También hay quien, como Yolanda Díaz, ha propuesto últimamente un “acuerdo territorial” que incluya al independentismo… para conseguir una investidura de gobierno. Por supuesto que un buen acuerdo siempre es de celebrar, pero plantear un acuerdo de este calado en términos instrumentales, amén de partidistas (¿habrá que recordar que, tras las elecciones del 28-M, en el grueso de comunidades autónomas gobierna el Partido Popular?), implica reincidir en un sectarismo tacticista sin perspectiva alguna de futuro, en la medida en que no solo no entra en el meollo de la cuestión, sino que, sobre todo, no lo hace con la actitud política adecuada.
Y, por supuesto, en fin, que tampoco resulta de recibo, por incoherente y farisaico, actuar como lo hace el PP, que, aunque en primera instancia parece no querer entrar a plantear el debate sobre el modelo territorial, a continuación alude implícitamente a él a la hora de formularle reproches a la izquierda, refiriéndose una y otra vez al separatismo y a quienes van de la mano de los que se supone que pretenden romper España. Cerrar lo que quedó abierto en el texto constitucional y que, junto a innegables beneficios, también ha permitido la generación de agravios interterritoriales, potenciando una extendida aspiración a bilateralidad —no solo inmanejable sino a menudo insolidaria—, obliga a definir el mencionado modelo. Y la derecha debería ser consciente de que no hay mejor forma de defender un proyecto común de país que aceptando una diversidad (sin ir más lejos, lingüística) que bien podríamos calificar de estructural.
El federalismo, además de asumir de manera decidida dicha diversidad, propone los instrumentos para gestionarla, esto es, para que, en vez de constituir una permanente fuente de problemas, se convierta en fuente de riqueza. Así, definir con claridad qué competencias corresponden al Gobierno central y qué otras a los gobiernos autonómicos, o comprometer a los entes federados con el destino del conjunto de la federación a base de definir y articular mecanismos de cooperación, son dos elementos que permiten visibilizar la manera en que el federalismo equilibra la fuerza centrífuga descentralizadora, presente en el modelo autonómico, con una fuerza centrípeta cohesionadora.

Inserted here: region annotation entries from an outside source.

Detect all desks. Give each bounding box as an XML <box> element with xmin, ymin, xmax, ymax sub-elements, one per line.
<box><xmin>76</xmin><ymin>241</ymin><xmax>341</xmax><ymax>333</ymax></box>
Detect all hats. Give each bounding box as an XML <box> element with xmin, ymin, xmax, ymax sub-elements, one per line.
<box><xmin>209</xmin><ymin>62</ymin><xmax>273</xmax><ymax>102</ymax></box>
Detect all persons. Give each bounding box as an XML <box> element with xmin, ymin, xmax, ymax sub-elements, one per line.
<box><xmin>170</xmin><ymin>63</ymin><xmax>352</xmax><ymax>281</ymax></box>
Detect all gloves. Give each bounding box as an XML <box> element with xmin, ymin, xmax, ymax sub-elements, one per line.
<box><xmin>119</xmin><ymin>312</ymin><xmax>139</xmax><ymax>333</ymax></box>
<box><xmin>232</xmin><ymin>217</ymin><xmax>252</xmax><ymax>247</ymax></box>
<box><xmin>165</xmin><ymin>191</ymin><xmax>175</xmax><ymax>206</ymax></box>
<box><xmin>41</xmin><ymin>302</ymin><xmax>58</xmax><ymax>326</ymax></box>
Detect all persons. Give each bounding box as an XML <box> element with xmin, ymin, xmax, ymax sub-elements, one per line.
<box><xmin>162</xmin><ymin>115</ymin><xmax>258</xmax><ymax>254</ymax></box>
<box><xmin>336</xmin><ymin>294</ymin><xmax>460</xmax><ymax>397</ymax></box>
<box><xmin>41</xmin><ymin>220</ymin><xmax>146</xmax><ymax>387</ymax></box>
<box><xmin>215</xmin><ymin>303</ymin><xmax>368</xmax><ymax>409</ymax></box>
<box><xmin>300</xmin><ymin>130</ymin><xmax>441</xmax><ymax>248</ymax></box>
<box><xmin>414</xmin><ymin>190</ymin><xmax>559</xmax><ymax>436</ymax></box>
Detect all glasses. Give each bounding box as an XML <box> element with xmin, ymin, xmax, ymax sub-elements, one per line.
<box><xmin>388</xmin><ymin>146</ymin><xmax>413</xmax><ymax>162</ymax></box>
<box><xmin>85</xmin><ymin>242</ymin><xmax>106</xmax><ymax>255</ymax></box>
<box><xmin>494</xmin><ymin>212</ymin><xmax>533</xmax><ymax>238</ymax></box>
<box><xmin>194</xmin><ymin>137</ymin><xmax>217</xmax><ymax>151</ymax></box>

No deja de resultar paradójico al respecto que la derecha, que tanta importancia declara conceder a la cuestión de la cohesión nacional, no acabe de saber en qué clave pensarla, más allá de las rutinarias exhortaciones retóricas uniformistas.
Afirmaba un viejo político, hoy retirado, que “ser honrado es un buen negocio”. Tal vez el PP debería hacerse un razonamiento análogo y plantearse hasta qué punto ser capaz de asumir el papel protagonista en las necesarias reformas de fondo que necesita este país y en las que le corresponde participar, de manera inexcusable, como fuerza representativa de la mitad de los ciudadanos españoles que es, lejos de obligarle a ningún sacrificio o renuncia en beneficio de sus adversarios, representa, por el contrario, el más provechoso favor que puede hacerse a sí mismo y a sus votantes (sin duda, se le abrirían muchas puertas hoy cerradas a cal y canto). Pero también el favor más notable que podría hacerle a este país en su conjunto, que se merece salir de un alboroto al que no se le ve el fin.